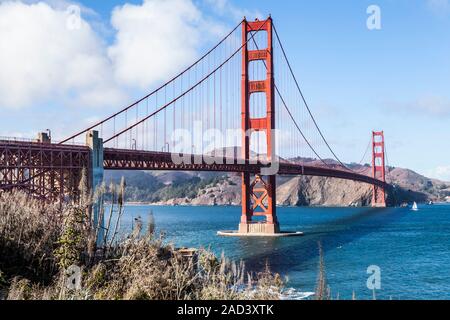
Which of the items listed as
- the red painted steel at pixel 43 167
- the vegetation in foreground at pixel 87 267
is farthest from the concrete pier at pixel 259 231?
the vegetation in foreground at pixel 87 267

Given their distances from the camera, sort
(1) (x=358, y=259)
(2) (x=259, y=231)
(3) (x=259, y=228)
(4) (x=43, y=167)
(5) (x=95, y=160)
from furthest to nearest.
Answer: (3) (x=259, y=228), (2) (x=259, y=231), (1) (x=358, y=259), (5) (x=95, y=160), (4) (x=43, y=167)

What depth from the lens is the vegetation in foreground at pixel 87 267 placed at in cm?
1397

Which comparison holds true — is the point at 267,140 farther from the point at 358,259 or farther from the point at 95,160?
the point at 95,160

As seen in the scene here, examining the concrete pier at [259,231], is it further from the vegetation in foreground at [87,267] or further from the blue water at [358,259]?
the vegetation in foreground at [87,267]

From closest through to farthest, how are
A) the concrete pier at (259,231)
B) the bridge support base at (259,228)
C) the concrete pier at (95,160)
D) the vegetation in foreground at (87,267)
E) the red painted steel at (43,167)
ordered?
1. the vegetation in foreground at (87,267)
2. the red painted steel at (43,167)
3. the concrete pier at (95,160)
4. the concrete pier at (259,231)
5. the bridge support base at (259,228)

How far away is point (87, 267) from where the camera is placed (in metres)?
18.9

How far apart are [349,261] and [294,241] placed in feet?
51.6

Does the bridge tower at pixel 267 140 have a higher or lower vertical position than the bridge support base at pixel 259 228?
higher

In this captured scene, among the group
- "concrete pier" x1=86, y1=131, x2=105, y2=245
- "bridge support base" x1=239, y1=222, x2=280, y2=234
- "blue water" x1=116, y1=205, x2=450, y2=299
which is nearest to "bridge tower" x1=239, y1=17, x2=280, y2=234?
"bridge support base" x1=239, y1=222, x2=280, y2=234

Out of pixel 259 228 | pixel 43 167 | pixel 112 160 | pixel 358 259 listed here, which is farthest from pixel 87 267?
pixel 259 228

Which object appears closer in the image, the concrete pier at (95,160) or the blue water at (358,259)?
the blue water at (358,259)
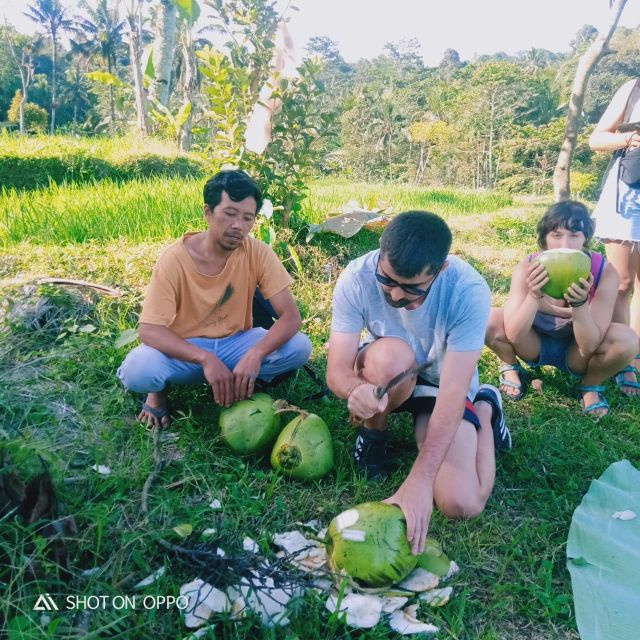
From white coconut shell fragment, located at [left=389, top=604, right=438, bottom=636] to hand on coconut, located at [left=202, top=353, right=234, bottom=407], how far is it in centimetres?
112

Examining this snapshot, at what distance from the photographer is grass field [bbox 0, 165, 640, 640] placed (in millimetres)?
1502

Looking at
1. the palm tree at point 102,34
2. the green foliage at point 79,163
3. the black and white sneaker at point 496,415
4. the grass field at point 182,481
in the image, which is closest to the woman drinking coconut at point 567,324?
the grass field at point 182,481

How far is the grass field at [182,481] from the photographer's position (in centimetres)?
150

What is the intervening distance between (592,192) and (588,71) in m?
19.7

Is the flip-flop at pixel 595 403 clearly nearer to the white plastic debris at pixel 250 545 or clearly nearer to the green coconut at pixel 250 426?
the green coconut at pixel 250 426

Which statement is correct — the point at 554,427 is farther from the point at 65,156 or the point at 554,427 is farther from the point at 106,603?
the point at 65,156

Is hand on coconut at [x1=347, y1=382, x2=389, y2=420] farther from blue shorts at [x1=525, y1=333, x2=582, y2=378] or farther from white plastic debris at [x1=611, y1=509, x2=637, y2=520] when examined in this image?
blue shorts at [x1=525, y1=333, x2=582, y2=378]

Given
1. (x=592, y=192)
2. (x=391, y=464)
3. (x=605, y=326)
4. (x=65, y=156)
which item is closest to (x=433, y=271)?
(x=391, y=464)

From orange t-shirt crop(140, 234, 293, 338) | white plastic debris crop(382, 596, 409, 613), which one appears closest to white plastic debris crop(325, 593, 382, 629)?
white plastic debris crop(382, 596, 409, 613)

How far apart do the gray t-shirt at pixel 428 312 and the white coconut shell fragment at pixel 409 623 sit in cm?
84

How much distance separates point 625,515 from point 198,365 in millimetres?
1840

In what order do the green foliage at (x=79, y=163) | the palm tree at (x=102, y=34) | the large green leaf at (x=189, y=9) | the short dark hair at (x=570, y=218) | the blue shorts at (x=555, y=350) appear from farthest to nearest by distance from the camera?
the palm tree at (x=102, y=34), the green foliage at (x=79, y=163), the blue shorts at (x=555, y=350), the short dark hair at (x=570, y=218), the large green leaf at (x=189, y=9)

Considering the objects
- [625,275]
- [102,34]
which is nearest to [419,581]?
[625,275]

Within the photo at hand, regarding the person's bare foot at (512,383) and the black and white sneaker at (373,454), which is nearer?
the black and white sneaker at (373,454)
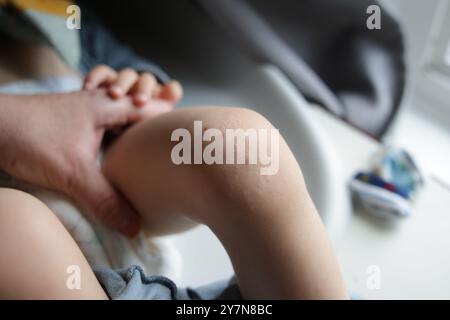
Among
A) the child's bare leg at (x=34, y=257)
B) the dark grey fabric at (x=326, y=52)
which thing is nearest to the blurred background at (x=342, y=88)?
the dark grey fabric at (x=326, y=52)

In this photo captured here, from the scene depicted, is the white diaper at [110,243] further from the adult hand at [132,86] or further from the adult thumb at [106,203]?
the adult hand at [132,86]

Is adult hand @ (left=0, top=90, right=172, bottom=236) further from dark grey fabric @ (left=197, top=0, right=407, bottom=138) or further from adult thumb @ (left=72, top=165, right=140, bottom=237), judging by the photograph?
dark grey fabric @ (left=197, top=0, right=407, bottom=138)

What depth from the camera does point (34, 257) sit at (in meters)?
0.33

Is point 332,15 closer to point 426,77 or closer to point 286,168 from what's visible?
point 426,77

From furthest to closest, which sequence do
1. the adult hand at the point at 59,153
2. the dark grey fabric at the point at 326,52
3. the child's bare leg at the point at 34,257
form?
the dark grey fabric at the point at 326,52 → the adult hand at the point at 59,153 → the child's bare leg at the point at 34,257

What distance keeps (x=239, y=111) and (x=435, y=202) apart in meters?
0.25

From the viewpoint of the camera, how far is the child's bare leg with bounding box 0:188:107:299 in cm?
32

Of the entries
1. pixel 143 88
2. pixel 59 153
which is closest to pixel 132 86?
pixel 143 88

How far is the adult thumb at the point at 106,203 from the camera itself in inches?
17.3

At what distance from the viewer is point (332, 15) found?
1.86 feet

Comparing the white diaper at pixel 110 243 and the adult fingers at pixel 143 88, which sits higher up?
the adult fingers at pixel 143 88

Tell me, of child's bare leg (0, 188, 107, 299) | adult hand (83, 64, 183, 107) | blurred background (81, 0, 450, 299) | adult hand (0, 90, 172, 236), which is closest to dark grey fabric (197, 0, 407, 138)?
blurred background (81, 0, 450, 299)

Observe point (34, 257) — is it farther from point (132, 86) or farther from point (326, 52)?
point (326, 52)

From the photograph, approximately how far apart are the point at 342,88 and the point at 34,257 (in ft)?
1.37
=-=-=
Return the lines above unchanged, beginning with the line containing "From closest through to farthest, how are" and continuing through the line containing "5. the bridge support base at (259,228)", both included.

**WRITTEN SOLUTION:**
From closest through to farthest, how are
A) the concrete pier at (259,231)
B) the bridge support base at (259,228)
C) the concrete pier at (95,160)
D) the vegetation in foreground at (87,267)
E) the red painted steel at (43,167)
ordered?
1. the vegetation in foreground at (87,267)
2. the red painted steel at (43,167)
3. the concrete pier at (95,160)
4. the concrete pier at (259,231)
5. the bridge support base at (259,228)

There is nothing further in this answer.